Литмир - Электронная Библиотека
A
A

10

Во второй половине мая полки Конно-азиатской двинулись к советской границе. В казачьих сотнях и батареях был зачитан приказ Унгерна. В нем говорилось:

«Силами моей дивизии совместно с монгольскими войсками свергнута в Монголии незаконная власть китайских революционеров-большевиков, уничтожены их вооруженные силы, оказана посильная помощь стране и восстановлена власть ее законного главы Богдо-хана.

После завершения указанных операций Монголия явилась естественным исходным пунктом для выступления против Красной Армии в Сибири и Забайкалье.

Русские отряды стоят в полной готовности вдоль всей северной границы Монголии. Они нанесут удар одновременно с нами. Таким образом, наступление будет происходить по широкому фронту. В Уссурийском крае оно будет поддержано атаманом Семеновым, в Урянхайском крае — атаманом Енисейского казачьего войска Казанцевым, на Иртыше — сибирскими казаками Кайгородова и еще западнее — доблестными отрядами атамана Анненкова и генерала Бакича.

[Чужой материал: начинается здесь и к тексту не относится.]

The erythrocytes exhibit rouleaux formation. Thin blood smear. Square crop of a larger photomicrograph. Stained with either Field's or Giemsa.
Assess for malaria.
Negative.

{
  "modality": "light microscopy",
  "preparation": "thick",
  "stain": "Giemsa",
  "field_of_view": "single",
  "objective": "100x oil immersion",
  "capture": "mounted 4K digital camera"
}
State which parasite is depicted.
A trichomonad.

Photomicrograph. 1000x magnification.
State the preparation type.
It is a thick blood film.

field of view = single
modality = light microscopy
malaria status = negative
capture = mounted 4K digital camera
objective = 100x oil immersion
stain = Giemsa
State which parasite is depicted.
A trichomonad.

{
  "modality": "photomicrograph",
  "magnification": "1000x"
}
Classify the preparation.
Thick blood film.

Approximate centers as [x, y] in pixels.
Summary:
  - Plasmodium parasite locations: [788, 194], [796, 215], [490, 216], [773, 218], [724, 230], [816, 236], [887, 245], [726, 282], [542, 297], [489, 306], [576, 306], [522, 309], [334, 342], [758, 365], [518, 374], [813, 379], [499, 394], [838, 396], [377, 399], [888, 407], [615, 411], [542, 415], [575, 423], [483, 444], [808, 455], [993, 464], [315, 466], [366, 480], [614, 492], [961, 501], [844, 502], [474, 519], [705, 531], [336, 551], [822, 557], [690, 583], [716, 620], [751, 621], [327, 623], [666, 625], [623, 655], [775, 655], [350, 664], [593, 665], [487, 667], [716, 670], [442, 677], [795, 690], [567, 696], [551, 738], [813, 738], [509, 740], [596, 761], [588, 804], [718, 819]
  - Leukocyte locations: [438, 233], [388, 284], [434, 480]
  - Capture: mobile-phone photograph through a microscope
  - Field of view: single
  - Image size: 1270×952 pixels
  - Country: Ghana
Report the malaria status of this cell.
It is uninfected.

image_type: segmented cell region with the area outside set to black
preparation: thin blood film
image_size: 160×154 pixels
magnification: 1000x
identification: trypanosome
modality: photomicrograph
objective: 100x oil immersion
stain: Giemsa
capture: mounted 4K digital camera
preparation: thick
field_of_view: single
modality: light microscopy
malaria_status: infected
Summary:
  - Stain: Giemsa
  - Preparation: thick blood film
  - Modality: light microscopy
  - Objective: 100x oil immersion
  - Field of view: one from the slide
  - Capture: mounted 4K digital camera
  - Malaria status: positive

Сомнений в нашем успехе нет и не может быть, так как он основан на строго обдуманном и широком политическом плане. Едва мы перейдем русскую границу, как в тылу у красных начнутся восстания. К нам примкнут испытавшие на себе коммунистический гнет ононские, нерчинские, верхшеудинские и тункинские казаки».

Наступление Унгерна началось одновременно на нескольких направлениях. Западнее станции Маньчжурия наступал отряд есаула Таскаева. Вниз по Онону, на Мангут и Акшу, двинулись отряды войскового старшины Рудакова, бурятских есаулов Очирова и Цымпилова. К верховьям Ингоды, на Мензу и дальше вдоль Яблонового хребта, повел своих «гусаров смерти» полковник Тубанов. На главном Кяхтинско-Верхнеудинском направлении стремительно ринулась вперед Конно-азиатская. Первой бригадой командовал сам Унгерн, второй — генерал Резухин. По Тункинской долине, на Иркутск, была брошена отдельная кавалерийская бригада полковника Казагранди. Совместно с ней действовал отряд иркутских казаков подъесаула Шубина.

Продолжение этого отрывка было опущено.